──────── Text extract ────────

Any help would be appreciated.


----------



## junovitch@ (Jul 27, 2014)

Incompatible cruft from a prior install perhaps?  The install/start works for me on a clean system.  If you haven't actually used it yet, try to `rm -r /var/db/mysql` and start again to let it create a fresh database.

Also, the supported default MySQL version is 5.5 right now.  Some software may have a dependency on that version and give you hassles trying to use 5.6.  If you want to use the publicly supported packages from the project you'll have an easier time using 5.5.


----------



## Carlos Trentini (Jun 14, 2016)

Hi there,

Install the mysql-server package of your choice, and then just run:
`/usr/local/libexec/mysqld --initialize`

After that, just start your MySQL service; don't forget to add it to the rc.conf.

Cheers.


----------



## SirDice (Jun 14, 2016)

Carlos Trentini said:


> Hi there,


Please look at the date of the thread before responding, this thread is almost 2 years old.



> Install the mysql-server package of your choice, and then just run:
> `/usr/local/libexec/mysqld --initialize`


This is not needed and may even cause problems. Simply start the service: `service mysql-server start`. If the databases need to be initialized (because it's the first time you start it) it will be done automatically by the rc(8) scripts.


----------



## Michel P (Jun 17, 2016)

SirDice said:


> This is not needed and may even cause problems.



Hi, ... well in my own experience, this is needed and actually solve problems, at least for the last install I have done : mysql57-server-5.7.12 / FreeBSD 10.3-Release (but you are right, it used to not be necessary in previous versions)
Please have a look : https://forums.freebsd.org/threads/56631/


----------

──────── Source material ────────

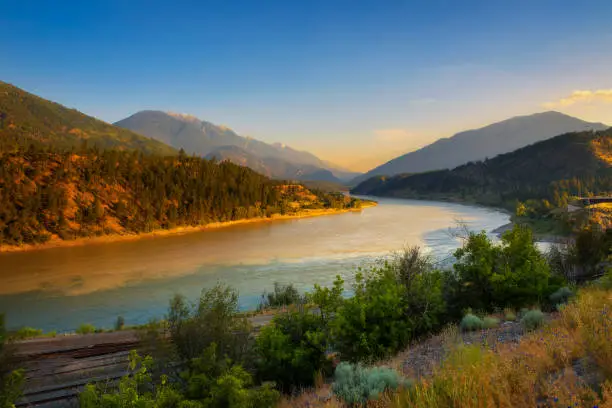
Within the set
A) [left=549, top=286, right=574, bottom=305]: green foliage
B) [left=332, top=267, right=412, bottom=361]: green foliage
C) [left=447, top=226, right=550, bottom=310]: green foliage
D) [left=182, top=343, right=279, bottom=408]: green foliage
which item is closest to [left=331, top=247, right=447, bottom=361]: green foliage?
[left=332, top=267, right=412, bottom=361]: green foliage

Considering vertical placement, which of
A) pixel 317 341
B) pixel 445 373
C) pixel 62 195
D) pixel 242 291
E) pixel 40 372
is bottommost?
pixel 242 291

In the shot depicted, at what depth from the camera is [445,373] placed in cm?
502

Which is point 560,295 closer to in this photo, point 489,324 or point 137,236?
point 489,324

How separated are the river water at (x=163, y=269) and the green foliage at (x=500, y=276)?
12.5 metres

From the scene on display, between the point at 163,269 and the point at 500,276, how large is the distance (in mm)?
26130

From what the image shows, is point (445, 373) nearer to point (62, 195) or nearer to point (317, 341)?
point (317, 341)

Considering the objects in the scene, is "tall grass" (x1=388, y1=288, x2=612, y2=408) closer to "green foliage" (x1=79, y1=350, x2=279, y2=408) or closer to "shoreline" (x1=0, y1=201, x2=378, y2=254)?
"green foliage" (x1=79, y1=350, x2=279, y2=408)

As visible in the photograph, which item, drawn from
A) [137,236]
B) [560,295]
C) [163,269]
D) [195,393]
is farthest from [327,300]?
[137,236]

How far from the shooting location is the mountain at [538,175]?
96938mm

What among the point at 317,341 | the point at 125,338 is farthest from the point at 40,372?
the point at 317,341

────────

> [Problems]
1. In the forum thread, what does the Jul 27, 2014 reply give as the supported default MySQL version?
2. Tally the lines of the records that contain the word "farthest", where case counts, and reply with the number alone.

> [Task-by-task outputs]
1. 5.5

2. 2